Faustino

Todas las noches vaciaba de problemas sus bolsillos escuchando cantar a los grillos.
Se sentaba en una vieja hamaca descolorida frente a su puerta, y se pasaba un buen rato liando pequeños cigarros sin filtro que se fumaba después uno tras otro con los ojos cerrados y dejándose mecer por el incesante sonido de aquellos pequeños insectos cantarines.
En esas largas horas no hablaba con nadie. Nunca admitió la compañía de un amigo, aunque había quién había insistido en ocasiones, pensando que la soledad y el silencio no eran buenos compañeros para un hombre de su edad. Una vez un vecino del pueblo que le tenía en una gran estima se empeñó en sentarse a su lado al anochecer de una de las primeras jornadas que pasaba después de perder a María, pero él, necio como había sido desde niño, se limitó a encogerse de hombros y cumplir su rutina tal y como la hacía siempre, sin dirigir ni una palabra a su sorprendido acompañante, y sin sacarle una hamaca para él siquiera.
Cuando pasaron unas horas eternas y silenciosas, el vecino sentado en el suelo húmedo observó cómo de pronto el hombre se levantaba, cerraba con parsimonia la hamaca, la recogía debajo de un toldo en el porche, y se dirigía hacia la puerta de su casa sin decir ni una sola palabra.

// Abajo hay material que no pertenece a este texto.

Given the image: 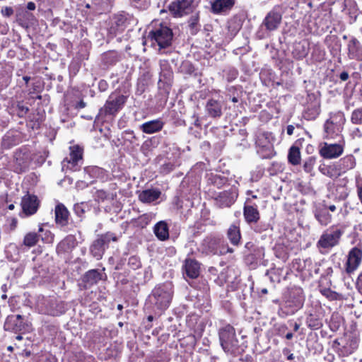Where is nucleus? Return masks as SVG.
<instances>
[{"label":"nucleus","mask_w":362,"mask_h":362,"mask_svg":"<svg viewBox=\"0 0 362 362\" xmlns=\"http://www.w3.org/2000/svg\"><path fill=\"white\" fill-rule=\"evenodd\" d=\"M343 233L344 231L337 227H330L320 236L317 242L318 247L325 249L334 247L339 243Z\"/></svg>","instance_id":"obj_11"},{"label":"nucleus","mask_w":362,"mask_h":362,"mask_svg":"<svg viewBox=\"0 0 362 362\" xmlns=\"http://www.w3.org/2000/svg\"><path fill=\"white\" fill-rule=\"evenodd\" d=\"M243 216L247 223L252 225L257 223L259 219V213L257 206L253 205L245 204L243 208Z\"/></svg>","instance_id":"obj_27"},{"label":"nucleus","mask_w":362,"mask_h":362,"mask_svg":"<svg viewBox=\"0 0 362 362\" xmlns=\"http://www.w3.org/2000/svg\"><path fill=\"white\" fill-rule=\"evenodd\" d=\"M54 214L57 223L62 226L67 224L69 212L63 204L59 203L55 206Z\"/></svg>","instance_id":"obj_31"},{"label":"nucleus","mask_w":362,"mask_h":362,"mask_svg":"<svg viewBox=\"0 0 362 362\" xmlns=\"http://www.w3.org/2000/svg\"><path fill=\"white\" fill-rule=\"evenodd\" d=\"M315 217L322 226H327L332 221V216L329 214L326 207H318L315 211Z\"/></svg>","instance_id":"obj_35"},{"label":"nucleus","mask_w":362,"mask_h":362,"mask_svg":"<svg viewBox=\"0 0 362 362\" xmlns=\"http://www.w3.org/2000/svg\"><path fill=\"white\" fill-rule=\"evenodd\" d=\"M305 296L302 290H296L289 294L284 305L279 310V315L281 317L295 314L304 304Z\"/></svg>","instance_id":"obj_3"},{"label":"nucleus","mask_w":362,"mask_h":362,"mask_svg":"<svg viewBox=\"0 0 362 362\" xmlns=\"http://www.w3.org/2000/svg\"><path fill=\"white\" fill-rule=\"evenodd\" d=\"M180 165L178 160H168L160 167L162 173L168 174L175 169L176 167Z\"/></svg>","instance_id":"obj_42"},{"label":"nucleus","mask_w":362,"mask_h":362,"mask_svg":"<svg viewBox=\"0 0 362 362\" xmlns=\"http://www.w3.org/2000/svg\"><path fill=\"white\" fill-rule=\"evenodd\" d=\"M320 112V104L318 101L309 105L303 112V117L307 120H314Z\"/></svg>","instance_id":"obj_34"},{"label":"nucleus","mask_w":362,"mask_h":362,"mask_svg":"<svg viewBox=\"0 0 362 362\" xmlns=\"http://www.w3.org/2000/svg\"><path fill=\"white\" fill-rule=\"evenodd\" d=\"M348 57L350 59L362 61V46L356 38H351L348 44Z\"/></svg>","instance_id":"obj_22"},{"label":"nucleus","mask_w":362,"mask_h":362,"mask_svg":"<svg viewBox=\"0 0 362 362\" xmlns=\"http://www.w3.org/2000/svg\"><path fill=\"white\" fill-rule=\"evenodd\" d=\"M74 211L78 217H82L85 212L83 204H76L74 206Z\"/></svg>","instance_id":"obj_51"},{"label":"nucleus","mask_w":362,"mask_h":362,"mask_svg":"<svg viewBox=\"0 0 362 362\" xmlns=\"http://www.w3.org/2000/svg\"><path fill=\"white\" fill-rule=\"evenodd\" d=\"M40 312L45 315L58 316L65 313L66 306L63 301L54 297L47 298L39 305Z\"/></svg>","instance_id":"obj_10"},{"label":"nucleus","mask_w":362,"mask_h":362,"mask_svg":"<svg viewBox=\"0 0 362 362\" xmlns=\"http://www.w3.org/2000/svg\"><path fill=\"white\" fill-rule=\"evenodd\" d=\"M16 20L22 27L28 28L34 20V16L25 11H18L16 13Z\"/></svg>","instance_id":"obj_37"},{"label":"nucleus","mask_w":362,"mask_h":362,"mask_svg":"<svg viewBox=\"0 0 362 362\" xmlns=\"http://www.w3.org/2000/svg\"><path fill=\"white\" fill-rule=\"evenodd\" d=\"M153 232L157 238L161 241L166 240L169 238V228L164 221H160L155 225Z\"/></svg>","instance_id":"obj_33"},{"label":"nucleus","mask_w":362,"mask_h":362,"mask_svg":"<svg viewBox=\"0 0 362 362\" xmlns=\"http://www.w3.org/2000/svg\"><path fill=\"white\" fill-rule=\"evenodd\" d=\"M69 150V155L62 162L63 167H66L72 171H77L82 163L83 149L80 146L75 145L70 146Z\"/></svg>","instance_id":"obj_14"},{"label":"nucleus","mask_w":362,"mask_h":362,"mask_svg":"<svg viewBox=\"0 0 362 362\" xmlns=\"http://www.w3.org/2000/svg\"><path fill=\"white\" fill-rule=\"evenodd\" d=\"M288 160L290 163L293 165H296L300 163V152L298 147L292 146L288 154Z\"/></svg>","instance_id":"obj_40"},{"label":"nucleus","mask_w":362,"mask_h":362,"mask_svg":"<svg viewBox=\"0 0 362 362\" xmlns=\"http://www.w3.org/2000/svg\"><path fill=\"white\" fill-rule=\"evenodd\" d=\"M349 76L347 71H342L339 75V78L341 81H345L349 78Z\"/></svg>","instance_id":"obj_58"},{"label":"nucleus","mask_w":362,"mask_h":362,"mask_svg":"<svg viewBox=\"0 0 362 362\" xmlns=\"http://www.w3.org/2000/svg\"><path fill=\"white\" fill-rule=\"evenodd\" d=\"M117 240L116 235L111 232L100 235L90 245V251L91 255L96 259H100L105 249L108 247L110 241H117Z\"/></svg>","instance_id":"obj_9"},{"label":"nucleus","mask_w":362,"mask_h":362,"mask_svg":"<svg viewBox=\"0 0 362 362\" xmlns=\"http://www.w3.org/2000/svg\"><path fill=\"white\" fill-rule=\"evenodd\" d=\"M4 328L6 331L15 333L29 332L30 329L29 324L23 321V316L21 315H8L4 322Z\"/></svg>","instance_id":"obj_16"},{"label":"nucleus","mask_w":362,"mask_h":362,"mask_svg":"<svg viewBox=\"0 0 362 362\" xmlns=\"http://www.w3.org/2000/svg\"><path fill=\"white\" fill-rule=\"evenodd\" d=\"M173 296V286L170 282L156 286L148 295L146 308L155 313L160 314L168 309Z\"/></svg>","instance_id":"obj_1"},{"label":"nucleus","mask_w":362,"mask_h":362,"mask_svg":"<svg viewBox=\"0 0 362 362\" xmlns=\"http://www.w3.org/2000/svg\"><path fill=\"white\" fill-rule=\"evenodd\" d=\"M345 142L343 138L339 139L337 143H324L320 148V155L325 159H333L339 157L344 152Z\"/></svg>","instance_id":"obj_13"},{"label":"nucleus","mask_w":362,"mask_h":362,"mask_svg":"<svg viewBox=\"0 0 362 362\" xmlns=\"http://www.w3.org/2000/svg\"><path fill=\"white\" fill-rule=\"evenodd\" d=\"M323 207H326L327 208V210L329 209V211H331L332 212H334L336 211L337 209V206L334 204H331V205H329V206H327V205H323L322 206Z\"/></svg>","instance_id":"obj_62"},{"label":"nucleus","mask_w":362,"mask_h":362,"mask_svg":"<svg viewBox=\"0 0 362 362\" xmlns=\"http://www.w3.org/2000/svg\"><path fill=\"white\" fill-rule=\"evenodd\" d=\"M294 127L293 125H288L286 128V132L288 135H292L293 134Z\"/></svg>","instance_id":"obj_63"},{"label":"nucleus","mask_w":362,"mask_h":362,"mask_svg":"<svg viewBox=\"0 0 362 362\" xmlns=\"http://www.w3.org/2000/svg\"><path fill=\"white\" fill-rule=\"evenodd\" d=\"M362 260V250L358 247L352 248L348 255L346 271L351 274L358 269Z\"/></svg>","instance_id":"obj_18"},{"label":"nucleus","mask_w":362,"mask_h":362,"mask_svg":"<svg viewBox=\"0 0 362 362\" xmlns=\"http://www.w3.org/2000/svg\"><path fill=\"white\" fill-rule=\"evenodd\" d=\"M218 336L221 346L225 352L234 354L238 350V340L233 326L226 325L220 328Z\"/></svg>","instance_id":"obj_6"},{"label":"nucleus","mask_w":362,"mask_h":362,"mask_svg":"<svg viewBox=\"0 0 362 362\" xmlns=\"http://www.w3.org/2000/svg\"><path fill=\"white\" fill-rule=\"evenodd\" d=\"M85 107H86V103L83 100H81L76 105L77 108L81 109V108H84Z\"/></svg>","instance_id":"obj_64"},{"label":"nucleus","mask_w":362,"mask_h":362,"mask_svg":"<svg viewBox=\"0 0 362 362\" xmlns=\"http://www.w3.org/2000/svg\"><path fill=\"white\" fill-rule=\"evenodd\" d=\"M128 266L133 270H136L141 267V262L139 257L131 256L128 260Z\"/></svg>","instance_id":"obj_46"},{"label":"nucleus","mask_w":362,"mask_h":362,"mask_svg":"<svg viewBox=\"0 0 362 362\" xmlns=\"http://www.w3.org/2000/svg\"><path fill=\"white\" fill-rule=\"evenodd\" d=\"M351 121L354 124H362V107L355 109L352 112Z\"/></svg>","instance_id":"obj_44"},{"label":"nucleus","mask_w":362,"mask_h":362,"mask_svg":"<svg viewBox=\"0 0 362 362\" xmlns=\"http://www.w3.org/2000/svg\"><path fill=\"white\" fill-rule=\"evenodd\" d=\"M119 61V56L117 52L110 51L105 53L103 55V62L107 66H112L115 64Z\"/></svg>","instance_id":"obj_41"},{"label":"nucleus","mask_w":362,"mask_h":362,"mask_svg":"<svg viewBox=\"0 0 362 362\" xmlns=\"http://www.w3.org/2000/svg\"><path fill=\"white\" fill-rule=\"evenodd\" d=\"M102 272L97 269H91L84 274L83 277V282L86 284V287H90L100 281L102 279Z\"/></svg>","instance_id":"obj_32"},{"label":"nucleus","mask_w":362,"mask_h":362,"mask_svg":"<svg viewBox=\"0 0 362 362\" xmlns=\"http://www.w3.org/2000/svg\"><path fill=\"white\" fill-rule=\"evenodd\" d=\"M21 204L23 214L30 216L37 211L39 202L35 195L28 193L22 197Z\"/></svg>","instance_id":"obj_19"},{"label":"nucleus","mask_w":362,"mask_h":362,"mask_svg":"<svg viewBox=\"0 0 362 362\" xmlns=\"http://www.w3.org/2000/svg\"><path fill=\"white\" fill-rule=\"evenodd\" d=\"M18 115L20 117H23V115H25L29 111V108L26 106L23 105L22 104L18 105Z\"/></svg>","instance_id":"obj_53"},{"label":"nucleus","mask_w":362,"mask_h":362,"mask_svg":"<svg viewBox=\"0 0 362 362\" xmlns=\"http://www.w3.org/2000/svg\"><path fill=\"white\" fill-rule=\"evenodd\" d=\"M38 240L39 235L36 233L30 232L25 235L23 243L25 245L30 247L35 245Z\"/></svg>","instance_id":"obj_43"},{"label":"nucleus","mask_w":362,"mask_h":362,"mask_svg":"<svg viewBox=\"0 0 362 362\" xmlns=\"http://www.w3.org/2000/svg\"><path fill=\"white\" fill-rule=\"evenodd\" d=\"M169 11L175 17H181L192 12L193 0H176L168 6Z\"/></svg>","instance_id":"obj_17"},{"label":"nucleus","mask_w":362,"mask_h":362,"mask_svg":"<svg viewBox=\"0 0 362 362\" xmlns=\"http://www.w3.org/2000/svg\"><path fill=\"white\" fill-rule=\"evenodd\" d=\"M198 17L197 16H192L189 20V27L192 34H195L198 30Z\"/></svg>","instance_id":"obj_49"},{"label":"nucleus","mask_w":362,"mask_h":362,"mask_svg":"<svg viewBox=\"0 0 362 362\" xmlns=\"http://www.w3.org/2000/svg\"><path fill=\"white\" fill-rule=\"evenodd\" d=\"M345 122L346 118L343 112H331L324 124V137L327 139L343 138L341 133Z\"/></svg>","instance_id":"obj_2"},{"label":"nucleus","mask_w":362,"mask_h":362,"mask_svg":"<svg viewBox=\"0 0 362 362\" xmlns=\"http://www.w3.org/2000/svg\"><path fill=\"white\" fill-rule=\"evenodd\" d=\"M321 293L329 300H335L338 296L337 293L332 291L330 289H323L321 291Z\"/></svg>","instance_id":"obj_50"},{"label":"nucleus","mask_w":362,"mask_h":362,"mask_svg":"<svg viewBox=\"0 0 362 362\" xmlns=\"http://www.w3.org/2000/svg\"><path fill=\"white\" fill-rule=\"evenodd\" d=\"M356 166V159L353 155H347L341 158L337 163L335 169L338 174H344L347 171L354 169Z\"/></svg>","instance_id":"obj_24"},{"label":"nucleus","mask_w":362,"mask_h":362,"mask_svg":"<svg viewBox=\"0 0 362 362\" xmlns=\"http://www.w3.org/2000/svg\"><path fill=\"white\" fill-rule=\"evenodd\" d=\"M323 317L324 310L320 303L317 301H313L310 308L307 310V326L313 330L320 329L323 325Z\"/></svg>","instance_id":"obj_8"},{"label":"nucleus","mask_w":362,"mask_h":362,"mask_svg":"<svg viewBox=\"0 0 362 362\" xmlns=\"http://www.w3.org/2000/svg\"><path fill=\"white\" fill-rule=\"evenodd\" d=\"M164 124L165 123L161 119H153L143 123L140 126V129L145 134H151L160 132Z\"/></svg>","instance_id":"obj_25"},{"label":"nucleus","mask_w":362,"mask_h":362,"mask_svg":"<svg viewBox=\"0 0 362 362\" xmlns=\"http://www.w3.org/2000/svg\"><path fill=\"white\" fill-rule=\"evenodd\" d=\"M126 102V97L119 94L109 96L105 105L100 110V114L113 115L122 109Z\"/></svg>","instance_id":"obj_15"},{"label":"nucleus","mask_w":362,"mask_h":362,"mask_svg":"<svg viewBox=\"0 0 362 362\" xmlns=\"http://www.w3.org/2000/svg\"><path fill=\"white\" fill-rule=\"evenodd\" d=\"M255 226H252V225L251 226L252 227V228L254 229V230L257 233H262L263 231H265L267 230H268L270 227V225L269 223H266V222H259V223H255Z\"/></svg>","instance_id":"obj_48"},{"label":"nucleus","mask_w":362,"mask_h":362,"mask_svg":"<svg viewBox=\"0 0 362 362\" xmlns=\"http://www.w3.org/2000/svg\"><path fill=\"white\" fill-rule=\"evenodd\" d=\"M315 163V158L311 156L307 158L303 163V170L305 172L310 173L313 171Z\"/></svg>","instance_id":"obj_47"},{"label":"nucleus","mask_w":362,"mask_h":362,"mask_svg":"<svg viewBox=\"0 0 362 362\" xmlns=\"http://www.w3.org/2000/svg\"><path fill=\"white\" fill-rule=\"evenodd\" d=\"M206 179L209 186V192L211 193L213 192L211 187L221 189L226 187L228 183V178L226 177L214 173H206Z\"/></svg>","instance_id":"obj_20"},{"label":"nucleus","mask_w":362,"mask_h":362,"mask_svg":"<svg viewBox=\"0 0 362 362\" xmlns=\"http://www.w3.org/2000/svg\"><path fill=\"white\" fill-rule=\"evenodd\" d=\"M356 288L358 292L362 295V272L358 275L356 280Z\"/></svg>","instance_id":"obj_55"},{"label":"nucleus","mask_w":362,"mask_h":362,"mask_svg":"<svg viewBox=\"0 0 362 362\" xmlns=\"http://www.w3.org/2000/svg\"><path fill=\"white\" fill-rule=\"evenodd\" d=\"M223 243L219 237L209 235L202 240L199 249L206 255H224L233 252L232 248L223 246Z\"/></svg>","instance_id":"obj_7"},{"label":"nucleus","mask_w":362,"mask_h":362,"mask_svg":"<svg viewBox=\"0 0 362 362\" xmlns=\"http://www.w3.org/2000/svg\"><path fill=\"white\" fill-rule=\"evenodd\" d=\"M309 52V45L305 41H301L293 44L292 49L293 57L298 60L305 58Z\"/></svg>","instance_id":"obj_29"},{"label":"nucleus","mask_w":362,"mask_h":362,"mask_svg":"<svg viewBox=\"0 0 362 362\" xmlns=\"http://www.w3.org/2000/svg\"><path fill=\"white\" fill-rule=\"evenodd\" d=\"M199 264L197 261L192 259L185 260L184 264L185 274L191 279H195L199 275Z\"/></svg>","instance_id":"obj_30"},{"label":"nucleus","mask_w":362,"mask_h":362,"mask_svg":"<svg viewBox=\"0 0 362 362\" xmlns=\"http://www.w3.org/2000/svg\"><path fill=\"white\" fill-rule=\"evenodd\" d=\"M71 247H74L73 238H67L58 245L57 250L58 252H61L69 249Z\"/></svg>","instance_id":"obj_45"},{"label":"nucleus","mask_w":362,"mask_h":362,"mask_svg":"<svg viewBox=\"0 0 362 362\" xmlns=\"http://www.w3.org/2000/svg\"><path fill=\"white\" fill-rule=\"evenodd\" d=\"M211 4V11L219 14L230 10L235 4V0H214Z\"/></svg>","instance_id":"obj_26"},{"label":"nucleus","mask_w":362,"mask_h":362,"mask_svg":"<svg viewBox=\"0 0 362 362\" xmlns=\"http://www.w3.org/2000/svg\"><path fill=\"white\" fill-rule=\"evenodd\" d=\"M161 192L158 189H148L139 194V199L145 204H151L160 197Z\"/></svg>","instance_id":"obj_28"},{"label":"nucleus","mask_w":362,"mask_h":362,"mask_svg":"<svg viewBox=\"0 0 362 362\" xmlns=\"http://www.w3.org/2000/svg\"><path fill=\"white\" fill-rule=\"evenodd\" d=\"M320 170L322 173H323L324 175H326L329 177H332V175L329 174V170H328V167H326V166H323V167H320Z\"/></svg>","instance_id":"obj_59"},{"label":"nucleus","mask_w":362,"mask_h":362,"mask_svg":"<svg viewBox=\"0 0 362 362\" xmlns=\"http://www.w3.org/2000/svg\"><path fill=\"white\" fill-rule=\"evenodd\" d=\"M228 238L233 245H238L240 243L241 235L240 229L238 226L232 225L228 230Z\"/></svg>","instance_id":"obj_38"},{"label":"nucleus","mask_w":362,"mask_h":362,"mask_svg":"<svg viewBox=\"0 0 362 362\" xmlns=\"http://www.w3.org/2000/svg\"><path fill=\"white\" fill-rule=\"evenodd\" d=\"M106 86H107V83L105 81H100L99 82V88L100 89V90H102V91L105 90Z\"/></svg>","instance_id":"obj_61"},{"label":"nucleus","mask_w":362,"mask_h":362,"mask_svg":"<svg viewBox=\"0 0 362 362\" xmlns=\"http://www.w3.org/2000/svg\"><path fill=\"white\" fill-rule=\"evenodd\" d=\"M136 6H145L148 3V0H131Z\"/></svg>","instance_id":"obj_56"},{"label":"nucleus","mask_w":362,"mask_h":362,"mask_svg":"<svg viewBox=\"0 0 362 362\" xmlns=\"http://www.w3.org/2000/svg\"><path fill=\"white\" fill-rule=\"evenodd\" d=\"M86 173V179L90 183L95 180H104L107 176L106 172L101 168L98 166H88L84 168Z\"/></svg>","instance_id":"obj_23"},{"label":"nucleus","mask_w":362,"mask_h":362,"mask_svg":"<svg viewBox=\"0 0 362 362\" xmlns=\"http://www.w3.org/2000/svg\"><path fill=\"white\" fill-rule=\"evenodd\" d=\"M235 184L231 185L228 189L220 192H211V197L214 200V204L218 208L230 207L238 197V182L234 181Z\"/></svg>","instance_id":"obj_5"},{"label":"nucleus","mask_w":362,"mask_h":362,"mask_svg":"<svg viewBox=\"0 0 362 362\" xmlns=\"http://www.w3.org/2000/svg\"><path fill=\"white\" fill-rule=\"evenodd\" d=\"M173 34L172 30L165 24H160L159 27L150 31L148 39L151 45L159 49L165 48L171 45Z\"/></svg>","instance_id":"obj_4"},{"label":"nucleus","mask_w":362,"mask_h":362,"mask_svg":"<svg viewBox=\"0 0 362 362\" xmlns=\"http://www.w3.org/2000/svg\"><path fill=\"white\" fill-rule=\"evenodd\" d=\"M14 13V11L12 7L10 6H5L3 7L1 10V13L4 17L9 18L11 17Z\"/></svg>","instance_id":"obj_52"},{"label":"nucleus","mask_w":362,"mask_h":362,"mask_svg":"<svg viewBox=\"0 0 362 362\" xmlns=\"http://www.w3.org/2000/svg\"><path fill=\"white\" fill-rule=\"evenodd\" d=\"M125 21H126V18H124V16L122 15H119L117 18V24L118 25H123Z\"/></svg>","instance_id":"obj_57"},{"label":"nucleus","mask_w":362,"mask_h":362,"mask_svg":"<svg viewBox=\"0 0 362 362\" xmlns=\"http://www.w3.org/2000/svg\"><path fill=\"white\" fill-rule=\"evenodd\" d=\"M223 104L215 99H209L205 105L206 115L211 118H219L223 114Z\"/></svg>","instance_id":"obj_21"},{"label":"nucleus","mask_w":362,"mask_h":362,"mask_svg":"<svg viewBox=\"0 0 362 362\" xmlns=\"http://www.w3.org/2000/svg\"><path fill=\"white\" fill-rule=\"evenodd\" d=\"M108 197V194L107 192L104 190H98L96 192V197L99 199L104 200L107 199Z\"/></svg>","instance_id":"obj_54"},{"label":"nucleus","mask_w":362,"mask_h":362,"mask_svg":"<svg viewBox=\"0 0 362 362\" xmlns=\"http://www.w3.org/2000/svg\"><path fill=\"white\" fill-rule=\"evenodd\" d=\"M155 214L153 213H146L141 215L136 218L134 222L135 226L140 228H145L154 218Z\"/></svg>","instance_id":"obj_39"},{"label":"nucleus","mask_w":362,"mask_h":362,"mask_svg":"<svg viewBox=\"0 0 362 362\" xmlns=\"http://www.w3.org/2000/svg\"><path fill=\"white\" fill-rule=\"evenodd\" d=\"M285 9L283 5H276L267 13L263 21L267 30L273 31L279 28Z\"/></svg>","instance_id":"obj_12"},{"label":"nucleus","mask_w":362,"mask_h":362,"mask_svg":"<svg viewBox=\"0 0 362 362\" xmlns=\"http://www.w3.org/2000/svg\"><path fill=\"white\" fill-rule=\"evenodd\" d=\"M160 78L159 81H164L165 83H168L170 81L173 71L171 68L167 61H160Z\"/></svg>","instance_id":"obj_36"},{"label":"nucleus","mask_w":362,"mask_h":362,"mask_svg":"<svg viewBox=\"0 0 362 362\" xmlns=\"http://www.w3.org/2000/svg\"><path fill=\"white\" fill-rule=\"evenodd\" d=\"M36 8V6H35V4L34 2H28V4H27V8L29 10V11H34Z\"/></svg>","instance_id":"obj_60"}]
</instances>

Pensó entristecido que quizá se había enfadado por su insistencia, pero al día siguiente a primera hora encontró en la puerta de su casa un cesto enorme lleno de los frutos más hermosos de su huerto. Cuando le vio el domingo frente a la iglesia le miró con tierno cariño, pero nunca le dio las gracias por ello, porque entendió que el hombre en realidad no huía de las personas, sino de las palabras, y dejó que se sintiese así en paz.